***** WORKING DATA *****
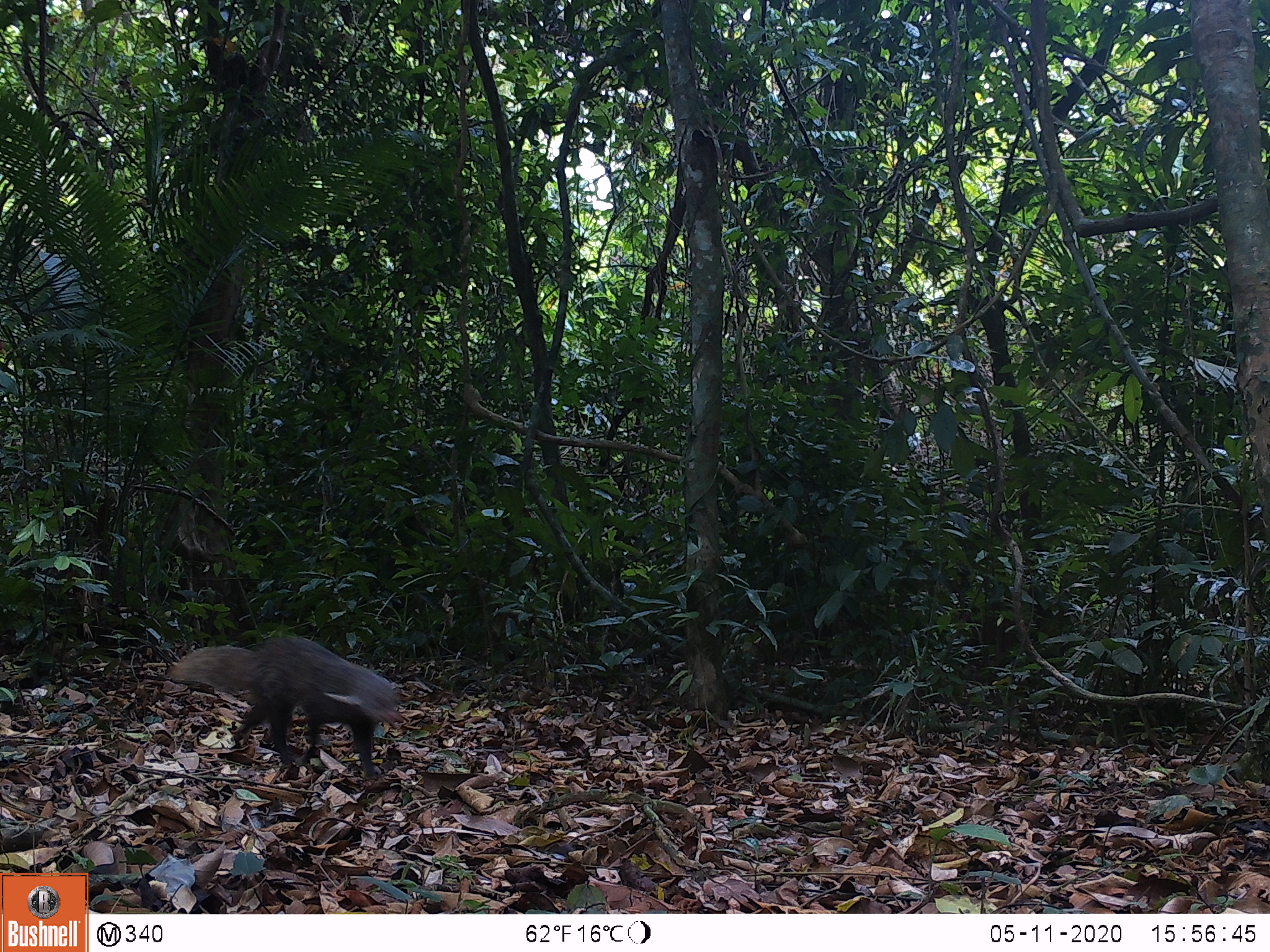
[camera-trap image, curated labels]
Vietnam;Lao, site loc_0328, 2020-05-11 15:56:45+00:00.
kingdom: Animalia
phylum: Chordata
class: Mammalia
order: Carnivora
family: Herpestidae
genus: Urva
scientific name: Urva urva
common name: crab-eating mongoose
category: crab eating mongoose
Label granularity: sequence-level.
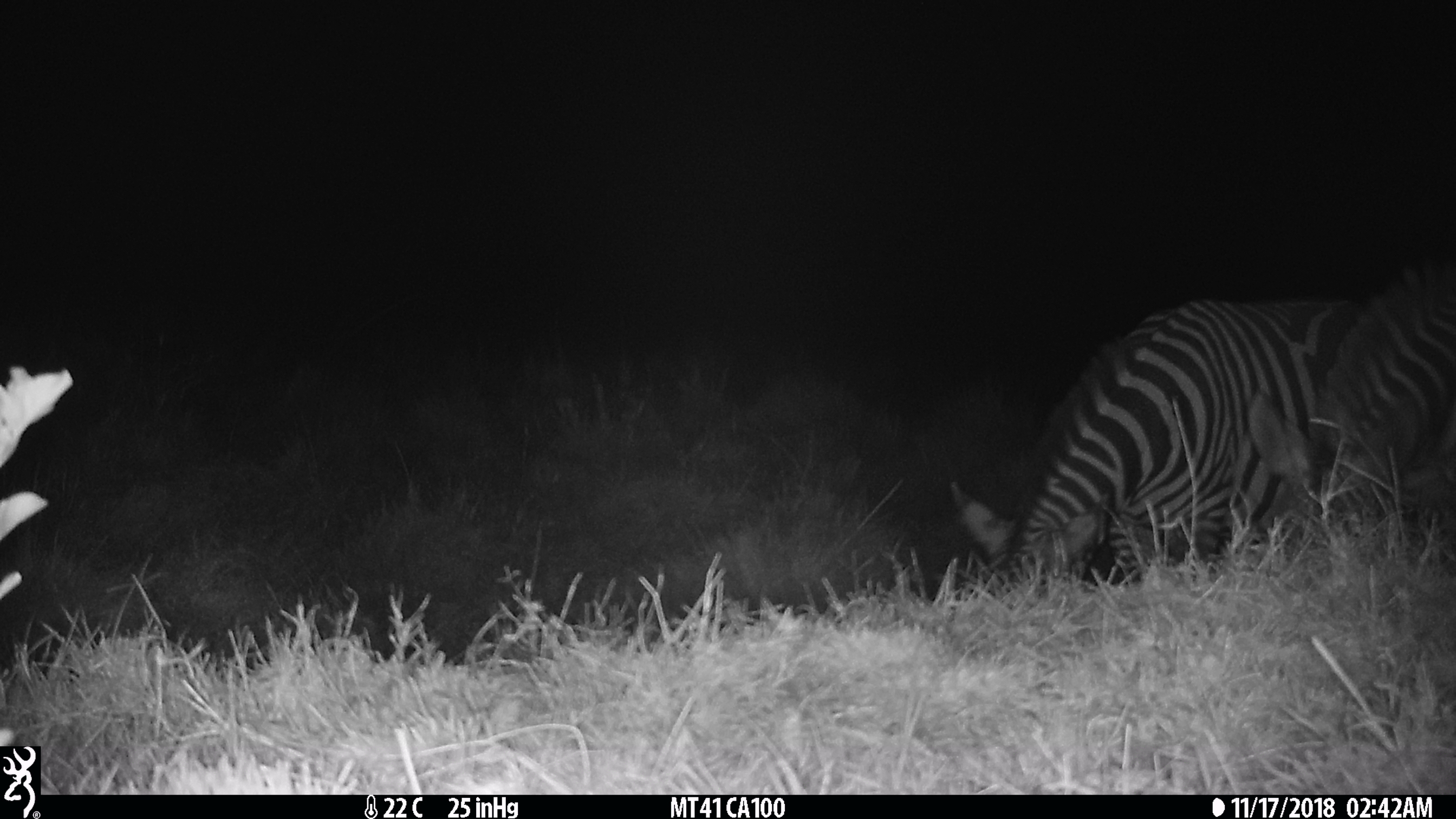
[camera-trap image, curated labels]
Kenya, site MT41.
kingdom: Animalia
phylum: Chordata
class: Mammalia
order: Perissodactyla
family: Equidae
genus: Equus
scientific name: Equus quagga burchellii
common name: burchell's zebra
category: zebra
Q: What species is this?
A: Zebra (burchell's zebra) (Equus quagga burchellii).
*****
Take the line containing "genus: Equus" and each line after it up to the last line of the listing, and print them exactly.

genus: Equus
scientific name: Equus quagga burchellii
common name: burchell's zebra
category: zebra
Q: What species is this?
A: Zebra (burchell's zebra) (Equus quagga burchellii).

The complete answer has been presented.